■ Work task
What you return should be the lines from the first line of the records below through the line holding "フレンドリー・レザー・バッグズ(Friendly Leather Bags)", unchanged.
────────
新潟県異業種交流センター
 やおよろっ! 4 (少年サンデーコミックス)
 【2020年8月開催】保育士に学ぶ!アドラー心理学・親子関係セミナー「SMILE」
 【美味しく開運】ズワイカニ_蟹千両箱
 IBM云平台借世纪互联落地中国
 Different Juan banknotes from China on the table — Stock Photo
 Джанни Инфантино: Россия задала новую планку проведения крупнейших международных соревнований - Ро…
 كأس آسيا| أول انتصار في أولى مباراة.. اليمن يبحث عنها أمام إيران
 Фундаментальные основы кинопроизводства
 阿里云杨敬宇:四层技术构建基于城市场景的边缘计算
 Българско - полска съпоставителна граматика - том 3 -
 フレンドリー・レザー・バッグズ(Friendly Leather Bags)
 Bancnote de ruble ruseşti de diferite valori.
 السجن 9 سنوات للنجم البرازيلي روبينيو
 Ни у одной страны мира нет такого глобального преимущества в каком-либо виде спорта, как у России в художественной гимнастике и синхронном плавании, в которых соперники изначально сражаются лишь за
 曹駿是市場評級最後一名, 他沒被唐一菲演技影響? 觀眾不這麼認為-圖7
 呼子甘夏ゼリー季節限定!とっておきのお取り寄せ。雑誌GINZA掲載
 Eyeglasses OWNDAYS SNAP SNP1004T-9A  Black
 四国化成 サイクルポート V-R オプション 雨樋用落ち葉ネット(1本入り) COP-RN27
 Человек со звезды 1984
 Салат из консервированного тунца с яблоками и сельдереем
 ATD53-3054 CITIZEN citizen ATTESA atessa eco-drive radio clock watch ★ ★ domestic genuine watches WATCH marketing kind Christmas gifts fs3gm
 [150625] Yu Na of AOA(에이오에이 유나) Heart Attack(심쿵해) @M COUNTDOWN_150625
────────
■ Answer box
新潟県異業種交流センター
 やおよろっ! 4 (少年サンデーコミックス)
 【2020年8月開催】保育士に学ぶ!アドラー心理学・親子関係セミナー「SMILE」
 【美味しく開運】ズワイカニ_蟹千両箱
 IBM云平台借世纪互联落地中国
 Different Juan banknotes from China on the table — Stock Photo
 Джанни Инфантино: Россия задала новую планку проведения крупнейших международных соревнований - Ро…
 كأس آسيا| أول انتصار في أولى مباراة.. اليمن يبحث عنها أمام إيران
 Фундаментальные основы кинопроизводства
 阿里云杨敬宇:四层技术构建基于城市场景的边缘计算
 Българско - полска съпоставителна граматика - том 3 -
 フレンドリー・レザー・バッグズ(Friendly Leather Bags)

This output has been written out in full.